The Theme of Exile in Naipaul’s Fiction
Keywords:
Naipaul’s Fiction, exile, multi-culture, post- colonialAbstract
In the 20th century no one has gone to Naipaul’s lengths to cultivable such an emphatic link between the literary theme of exile and his personal literary, nor has anyone so consistently played off that connection in the body of his or her work. Naipaul is generally considered as the most comprehensively uprooted of twentieth century writers and the most bereft of national affiliations. He is regarded as one of the greatest writers of the theme of exile. Naipaul’s moralistic writing can be seen as a process of identity recovery undergoing a series of transformations: he denies or negates his Caribbean homeland, adopts a stage of mimicry in England searches for his cultural roots in India, and finally reconstructs his identity out of his multi-cultural particularity and uniqueness. His writing career comes in four stages: 1) alienation 2) colonial predicament 3) cultural heritage in India and 4) writing for self-definition. By accepting his homelessness and statelessness he recreates a new identity in exile. He makes a voice not only for himself but also for other marginalized people.

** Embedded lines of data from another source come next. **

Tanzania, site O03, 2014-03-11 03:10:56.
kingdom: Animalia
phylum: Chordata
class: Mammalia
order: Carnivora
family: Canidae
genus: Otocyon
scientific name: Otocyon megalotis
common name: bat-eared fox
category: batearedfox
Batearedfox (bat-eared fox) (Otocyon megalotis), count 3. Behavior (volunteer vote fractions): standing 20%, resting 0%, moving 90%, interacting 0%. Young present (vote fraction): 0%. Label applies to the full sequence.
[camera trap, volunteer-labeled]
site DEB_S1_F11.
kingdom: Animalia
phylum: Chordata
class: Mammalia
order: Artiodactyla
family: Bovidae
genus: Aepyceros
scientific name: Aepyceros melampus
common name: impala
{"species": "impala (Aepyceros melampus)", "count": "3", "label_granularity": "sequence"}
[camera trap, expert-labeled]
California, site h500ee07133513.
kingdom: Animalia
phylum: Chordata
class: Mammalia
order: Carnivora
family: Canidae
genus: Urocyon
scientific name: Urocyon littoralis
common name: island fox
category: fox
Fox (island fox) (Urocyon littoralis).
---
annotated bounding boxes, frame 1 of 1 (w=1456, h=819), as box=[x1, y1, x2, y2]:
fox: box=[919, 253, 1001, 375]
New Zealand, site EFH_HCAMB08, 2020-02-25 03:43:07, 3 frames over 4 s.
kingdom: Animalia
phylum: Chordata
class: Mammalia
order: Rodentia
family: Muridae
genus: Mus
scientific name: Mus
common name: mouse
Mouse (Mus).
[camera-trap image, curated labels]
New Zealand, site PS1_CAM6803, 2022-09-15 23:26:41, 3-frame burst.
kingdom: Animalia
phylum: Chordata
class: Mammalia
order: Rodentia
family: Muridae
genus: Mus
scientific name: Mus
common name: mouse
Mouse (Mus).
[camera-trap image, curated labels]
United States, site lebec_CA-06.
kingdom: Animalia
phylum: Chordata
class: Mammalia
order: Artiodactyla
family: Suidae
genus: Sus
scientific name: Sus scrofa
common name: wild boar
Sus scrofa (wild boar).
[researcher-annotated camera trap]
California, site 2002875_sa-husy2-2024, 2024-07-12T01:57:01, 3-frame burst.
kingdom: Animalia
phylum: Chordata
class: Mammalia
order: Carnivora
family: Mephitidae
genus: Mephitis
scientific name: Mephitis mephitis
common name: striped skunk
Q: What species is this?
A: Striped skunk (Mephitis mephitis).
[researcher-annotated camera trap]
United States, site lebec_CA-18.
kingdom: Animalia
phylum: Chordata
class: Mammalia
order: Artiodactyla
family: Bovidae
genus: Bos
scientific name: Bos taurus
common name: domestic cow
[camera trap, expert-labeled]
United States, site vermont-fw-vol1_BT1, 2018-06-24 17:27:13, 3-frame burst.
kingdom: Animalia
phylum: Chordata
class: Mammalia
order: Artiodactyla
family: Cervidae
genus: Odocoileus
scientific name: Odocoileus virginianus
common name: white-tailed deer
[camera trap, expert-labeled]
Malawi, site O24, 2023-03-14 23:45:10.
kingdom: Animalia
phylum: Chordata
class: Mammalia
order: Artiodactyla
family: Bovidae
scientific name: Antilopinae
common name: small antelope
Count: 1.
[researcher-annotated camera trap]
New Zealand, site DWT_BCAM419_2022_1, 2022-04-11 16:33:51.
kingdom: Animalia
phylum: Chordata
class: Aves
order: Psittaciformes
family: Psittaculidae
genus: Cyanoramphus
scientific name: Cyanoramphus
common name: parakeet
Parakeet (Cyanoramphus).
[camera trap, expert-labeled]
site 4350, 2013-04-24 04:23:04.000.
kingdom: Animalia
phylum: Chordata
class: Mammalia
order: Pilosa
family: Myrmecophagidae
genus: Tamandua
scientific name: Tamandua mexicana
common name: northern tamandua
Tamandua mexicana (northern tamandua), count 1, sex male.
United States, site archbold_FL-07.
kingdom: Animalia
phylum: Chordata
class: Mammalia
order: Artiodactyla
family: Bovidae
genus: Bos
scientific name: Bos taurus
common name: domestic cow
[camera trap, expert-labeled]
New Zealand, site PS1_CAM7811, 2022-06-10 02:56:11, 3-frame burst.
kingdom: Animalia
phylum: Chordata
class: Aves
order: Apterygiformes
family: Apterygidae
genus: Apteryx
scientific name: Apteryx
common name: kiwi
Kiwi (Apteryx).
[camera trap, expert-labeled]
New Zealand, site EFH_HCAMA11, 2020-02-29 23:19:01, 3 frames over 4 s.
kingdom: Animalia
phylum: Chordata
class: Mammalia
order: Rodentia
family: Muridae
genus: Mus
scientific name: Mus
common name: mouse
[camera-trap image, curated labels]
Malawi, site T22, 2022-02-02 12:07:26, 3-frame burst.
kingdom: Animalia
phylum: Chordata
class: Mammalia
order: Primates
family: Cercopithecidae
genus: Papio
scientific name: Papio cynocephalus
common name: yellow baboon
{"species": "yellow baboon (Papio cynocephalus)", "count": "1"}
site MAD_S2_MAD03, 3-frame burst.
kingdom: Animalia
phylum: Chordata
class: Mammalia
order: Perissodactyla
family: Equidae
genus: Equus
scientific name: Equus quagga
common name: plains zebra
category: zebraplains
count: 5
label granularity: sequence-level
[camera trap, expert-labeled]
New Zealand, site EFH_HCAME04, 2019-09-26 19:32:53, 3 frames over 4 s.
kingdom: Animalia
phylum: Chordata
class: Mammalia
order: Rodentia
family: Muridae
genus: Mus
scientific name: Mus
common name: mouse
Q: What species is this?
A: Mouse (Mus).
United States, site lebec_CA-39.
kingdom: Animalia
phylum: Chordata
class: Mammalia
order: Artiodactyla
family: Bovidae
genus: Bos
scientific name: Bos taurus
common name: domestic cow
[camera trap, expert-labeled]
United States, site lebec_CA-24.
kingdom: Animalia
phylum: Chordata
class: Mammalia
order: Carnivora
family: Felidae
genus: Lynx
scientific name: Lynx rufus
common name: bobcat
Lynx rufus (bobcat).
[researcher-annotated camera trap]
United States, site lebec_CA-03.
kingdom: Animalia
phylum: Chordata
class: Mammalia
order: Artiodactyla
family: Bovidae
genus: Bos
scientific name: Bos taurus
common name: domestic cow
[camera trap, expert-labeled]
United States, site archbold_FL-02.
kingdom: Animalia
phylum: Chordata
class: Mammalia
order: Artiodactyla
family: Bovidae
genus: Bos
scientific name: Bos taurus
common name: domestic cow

V.S. Naipaul is one of the finest writers of the post- colonial era. Chief among the views on him is the recognition that at his finest, in books as varied as A House for Mr. Biswas, The Loss of EI Dorado and The Enigma of Arrival, Naipaul commands a unique style. Even Dereck Walcolt, a frequent critic of his ideas, hails him as the finest writer of the English sentence. Nor can one fail to admire Naipaul’s faithfulness to exacting standards of productivity. Many readers would concur that Biswas, a tragicomic novel of epic scope delivered at age twenty nine, remains his most remarkable work. Nothing since has equalled the inventiveness and emotional generosity of that homage to this father’s misfortunes in the straightened circumstances of colonial Trinidad.